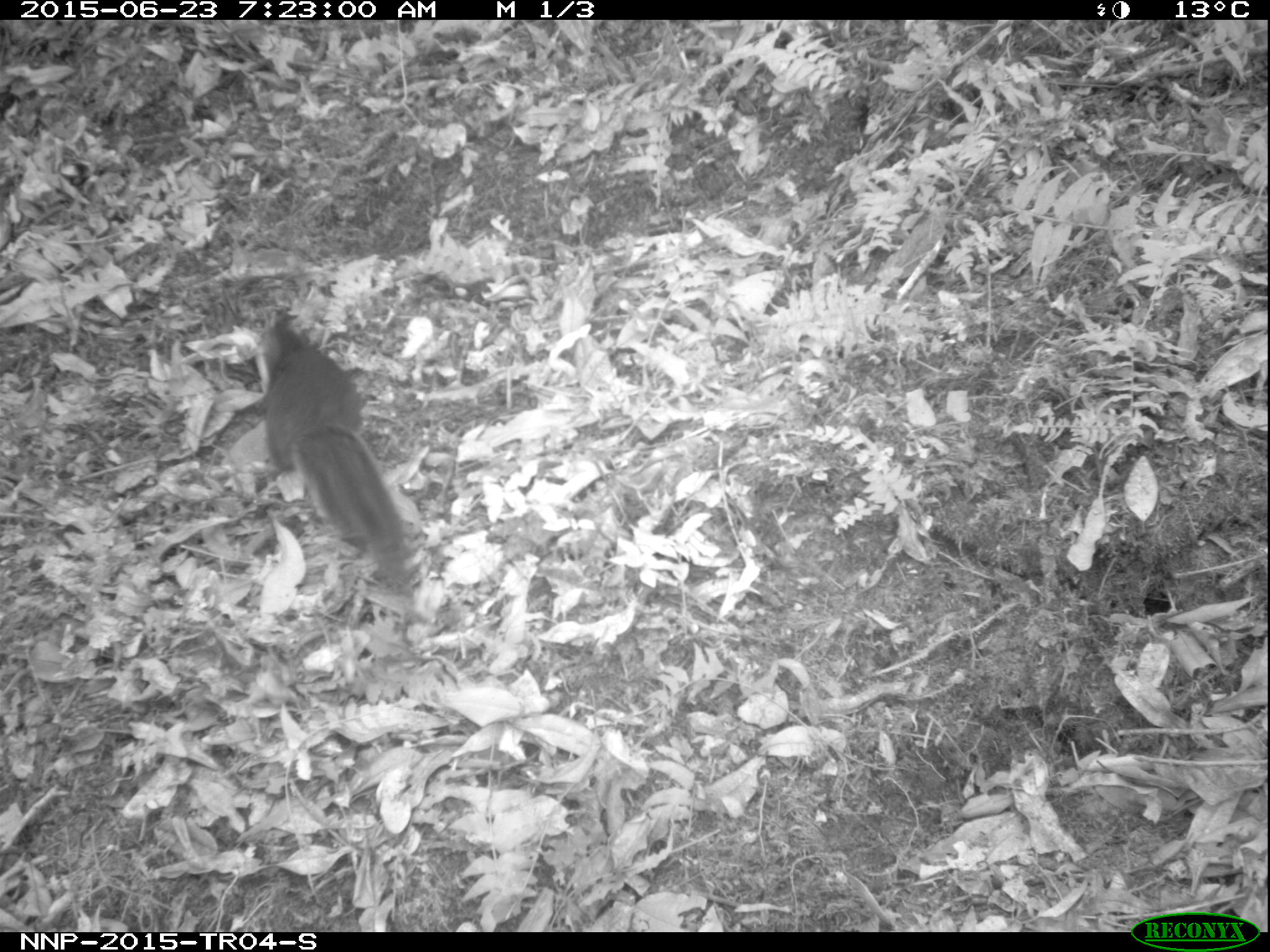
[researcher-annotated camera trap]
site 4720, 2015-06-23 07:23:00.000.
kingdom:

* _AIM OF THE TASK_
Word for word, reproduce the listing above; no image should be carried over.

* _SOLUTION TO THIS PROBLEM_
[researcher-annotated camera trap]
site 4720, 2015-06-23 07:23:00.000.
kingdom:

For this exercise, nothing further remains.